Wednesday, July 1, 2009

Miller blows up Louisville politicians, U of L and especially JCPS

J. Bruce Miller in the C-J, with some rough words for Louisville's leaders, U of L, and especially JCPS...

I'm surprised the C-J published this. I didn't know they would promote negative views of the government schools, especially when it was connected to JCPS' over-arching racial goals.

Good for them!

Instead of pro-active leadership, for years Louisville politicians (with precious few exceptions) have chosen to govern based upon a series of myths that are readily accepted by a city long ago described as "a city that wishes to let well enough, alone." At this critical juncture, Louisville would have become far more competitive had it demanded for the last several decades that its political leadership publicly accept reality's "brutal facts" of our shortcoming and take active measures to do something about them, rather than wallowing in the "fruity myth" that things are just fine because such a political posture allows a politician to be Mayor for Life of a place that is content to "let well enough, alone."

The "myth list"' is long. Near the top is the "myth" that we have an exceptional local public school system....The "brutal fact" about Louisville's public education system is that for the last 35 years (or two whole generations of public school children) our political leaders have encouraged an experiment in "racial diversity" at the expense of the "neighborhood school." While the diversity goal was originally laudable, over the years the result, academically, has proven to be an abysmal failure....

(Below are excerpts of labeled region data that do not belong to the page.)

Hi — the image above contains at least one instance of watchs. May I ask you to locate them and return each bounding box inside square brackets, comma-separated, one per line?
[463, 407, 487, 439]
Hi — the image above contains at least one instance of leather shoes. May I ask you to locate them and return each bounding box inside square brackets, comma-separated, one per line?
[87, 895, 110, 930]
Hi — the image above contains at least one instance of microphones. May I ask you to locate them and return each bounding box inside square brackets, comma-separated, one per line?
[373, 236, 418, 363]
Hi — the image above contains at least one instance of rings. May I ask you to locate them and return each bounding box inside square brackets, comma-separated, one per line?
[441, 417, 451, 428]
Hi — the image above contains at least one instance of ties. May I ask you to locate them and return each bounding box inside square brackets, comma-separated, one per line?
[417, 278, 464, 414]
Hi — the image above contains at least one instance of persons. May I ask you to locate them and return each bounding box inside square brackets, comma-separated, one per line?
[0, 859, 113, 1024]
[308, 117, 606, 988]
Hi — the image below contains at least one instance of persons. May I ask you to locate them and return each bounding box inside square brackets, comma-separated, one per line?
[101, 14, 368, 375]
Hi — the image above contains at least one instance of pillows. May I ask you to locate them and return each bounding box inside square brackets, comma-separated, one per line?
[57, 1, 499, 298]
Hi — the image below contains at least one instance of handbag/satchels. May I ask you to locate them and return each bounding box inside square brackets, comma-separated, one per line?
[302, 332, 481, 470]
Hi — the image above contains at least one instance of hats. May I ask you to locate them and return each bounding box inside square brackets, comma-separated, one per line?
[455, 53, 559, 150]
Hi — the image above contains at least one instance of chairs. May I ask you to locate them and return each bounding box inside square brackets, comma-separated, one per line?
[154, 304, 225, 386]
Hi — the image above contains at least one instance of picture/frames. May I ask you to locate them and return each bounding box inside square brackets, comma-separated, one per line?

There's another [myth]...A significant number of the University of Louisville's student body matriculates from this abysmal Jefferson County public school system. For the last decade, the U.S. News & World Report's annual university ranking places that university's undergraduate academic program as a third-tier American university somewhere between 125th and 175th in the nation.

Its specialized academic programs don't fare any better. Its locally vaunted medical school isn't ranked, nor is its engineering or business school. It's law school stands at 98th out of 100 American law schools, and its School of Education is 71st (before its dean was recently indicted on charges of thieving public funds)....

For 35 years, we've been graduating students from a bottom-feeding public school system and sending them, by droves, to the local university whose academic programs offer bottom-feeding students little, if any, challenge.

And we wonder why no major corporation has moved to this city in the last half century, or why over the same time period we've lost a host of corporate headquarters with thousands of high-paying corporate jobs...

UPDATE: A few days later, Jim Chen, Dean of U of L's School of Law, corrects an error in a letter to the editor of the C-J...U of L is 98th out of 184, not out of 100.